:: GOAL 1 ::
List the names of the four steps in the selector discovery workflow described in the page on custom CSS extractors.

:: TEXT PASSAGE ::
....
Custom CSS extractors allow you to define precise selectors for extracting content from sites with unique structures. Use when generic extractors (newspaper, trafilatura) fail.
When to Use
Generic extractors fail or extract wrong content
Site has unique/non-semantic HTML structure
Need to extract custom fields (price, rating, category)
E-commerce, job boards, real estate, forums
Requires manual selector discovery and testing
Site changes may break selectors
Configuration
For Article Content
Use CUSTOM_SELECTORS in settings:
{
"settings": {
"EXTRACTOR_ORDER": ["custom", "newspaper", "trafilatura"],
"CUSTOM_SELECTORS": {
"title": "h1.article-title",
"content": "div.article-body",
"author": "span.author-name",
"date": "time.published-date",
"category": "a.category-link",
"tags": "div.tags a"
}
}
}
For Structured Data
Use callbacks for non-article content:
{
"callbacks": {
"parse_product": {
"extract": {
"name": {"css": "h1.product-name::text"},
"price": {"css": "span.price::text"},
"rating": {"css": "span.rating::attr(data-rating)"}
}
}
}
}
See Callbacks for full schema.
CSS Selector Syntax
Basic Selectors
// Element
"css": "h1"
// Class
"css": "h1.article-title"
// ID
"css": "#main-title"
// Multiple classes
"css": "div.article.featured"
// Descendant
"css": "article div.content"
// Direct child
"css": "article > div.content"
// Text content
"css": "h1::text"
// All text (including nested elements)
"css": "div.content::text"
// Image src
"css": "img.main-image::attr(src)"
// Link href
"css": "a.external::attr(href)"
// Data attribute
"css": "span.rating::attr(data-rating)"
// Class name
"css": "div::attr(class)"
Multiple Matches
{
"css": "li.feature::text",
"get_all": true
}
Returns list: ["WiFi", "Bluetooth", "GPS"]
Standard vs Custom Fields
Standard Fields (Database Columns)
Map directly to scraped_items table:
title → scraped_items.title
content → scraped_items.content
author → scraped_items.author
date → scraped_items.published_date
Any other field names stored in metadata_json:
price, rating, category, brand, etc.
- Displayed in
show command
- Flattened in exports
Selector Discovery Workflow
Step 1: Inspect Page
scrapai inspect https://example.com/article --project proj
Saves HTML to data/proj/spider/analysis/page.html
Step 2: Analyze Structure
scrapai analyze data/proj/spider/analysis/page.html
Shows:
- h1/h2 elements with classes
- Content containers by size
- Date elements
- Author elements
Step 3: Test Selectors
scrapai analyze page.html --test "h1.article-title"
scrapai analyze page.html --test "div.article-body"
Verifies selector matches correct element.
Step 4: Search for Fields
scrapai analyze page.html --find "price"
scrapai analyze page.html --find "rating"
Finds elements containing text.
....
(Rows from a spatial reasoning dataset)
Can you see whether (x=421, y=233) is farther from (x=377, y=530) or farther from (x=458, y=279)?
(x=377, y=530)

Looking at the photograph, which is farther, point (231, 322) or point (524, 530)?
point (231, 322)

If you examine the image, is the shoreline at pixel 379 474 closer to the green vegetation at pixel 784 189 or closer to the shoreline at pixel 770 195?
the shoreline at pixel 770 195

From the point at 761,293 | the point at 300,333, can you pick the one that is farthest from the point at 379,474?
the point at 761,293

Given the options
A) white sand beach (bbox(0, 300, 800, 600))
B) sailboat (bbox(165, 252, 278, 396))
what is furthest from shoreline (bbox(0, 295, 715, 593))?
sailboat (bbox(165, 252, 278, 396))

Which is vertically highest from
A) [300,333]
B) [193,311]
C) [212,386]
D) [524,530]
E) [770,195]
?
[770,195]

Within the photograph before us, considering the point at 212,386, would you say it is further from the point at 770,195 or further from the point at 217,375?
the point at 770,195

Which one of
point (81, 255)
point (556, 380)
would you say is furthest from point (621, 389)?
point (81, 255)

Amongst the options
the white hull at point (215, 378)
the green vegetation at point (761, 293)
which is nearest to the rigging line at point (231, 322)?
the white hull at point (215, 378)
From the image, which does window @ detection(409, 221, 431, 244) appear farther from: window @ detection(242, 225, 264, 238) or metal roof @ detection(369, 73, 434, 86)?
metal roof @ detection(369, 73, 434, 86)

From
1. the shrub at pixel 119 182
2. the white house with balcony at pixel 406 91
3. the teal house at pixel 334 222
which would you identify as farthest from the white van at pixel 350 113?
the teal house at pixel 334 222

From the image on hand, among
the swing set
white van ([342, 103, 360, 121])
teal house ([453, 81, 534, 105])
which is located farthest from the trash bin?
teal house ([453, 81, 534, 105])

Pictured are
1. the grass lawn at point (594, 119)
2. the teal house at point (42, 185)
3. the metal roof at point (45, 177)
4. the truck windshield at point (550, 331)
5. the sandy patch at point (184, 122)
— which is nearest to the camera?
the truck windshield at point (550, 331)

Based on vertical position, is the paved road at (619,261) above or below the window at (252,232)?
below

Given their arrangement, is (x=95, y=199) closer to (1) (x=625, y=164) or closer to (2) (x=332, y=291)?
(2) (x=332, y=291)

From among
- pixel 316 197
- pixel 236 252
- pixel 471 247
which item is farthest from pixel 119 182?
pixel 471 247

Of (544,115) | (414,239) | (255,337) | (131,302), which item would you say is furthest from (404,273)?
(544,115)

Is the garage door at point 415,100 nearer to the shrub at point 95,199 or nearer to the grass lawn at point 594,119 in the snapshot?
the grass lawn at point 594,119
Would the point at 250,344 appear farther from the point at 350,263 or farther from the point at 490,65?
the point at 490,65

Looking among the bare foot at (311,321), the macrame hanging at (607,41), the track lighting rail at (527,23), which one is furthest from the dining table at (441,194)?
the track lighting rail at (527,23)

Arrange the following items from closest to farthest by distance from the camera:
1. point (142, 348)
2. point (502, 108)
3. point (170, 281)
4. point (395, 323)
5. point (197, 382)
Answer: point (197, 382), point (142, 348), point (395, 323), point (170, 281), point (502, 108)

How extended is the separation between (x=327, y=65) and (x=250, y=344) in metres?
....
:: GOAL 2 ::
Copy the records from the line with "Is the garage" up to and including the last line of the records, replacing "snapshot" with "photo" and leaving everything else unchanged.

:: ANSWER 1 ::
Inspect Page, Analyze Structure, Test Selectors, Search for Fields

:: ANSWER 2 ::
Is the garage door at point 415,100 nearer to the shrub at point 95,199 or nearer to the grass lawn at point 594,119 in the photo?
the grass lawn at point 594,119
Would the point at 250,344 appear farther from the point at 350,263 or farther from the point at 490,65?
the point at 490,65

Looking among the bare foot at (311,321), the macrame hanging at (607,41), the track lighting rail at (527,23), which one is furthest from the dining table at (441,194)?
the track lighting rail at (527,23)

Arrange the following items from closest to farthest by distance from the camera:
1. point (142, 348)
2. point (502, 108)
3. point (170, 281)
4. point (395, 323)
5. point (197, 382)
Answer: point (197, 382), point (142, 348), point (395, 323), point (170, 281), point (502, 108)

How extended is the separation between (x=327, y=65) and (x=250, y=344) in metres?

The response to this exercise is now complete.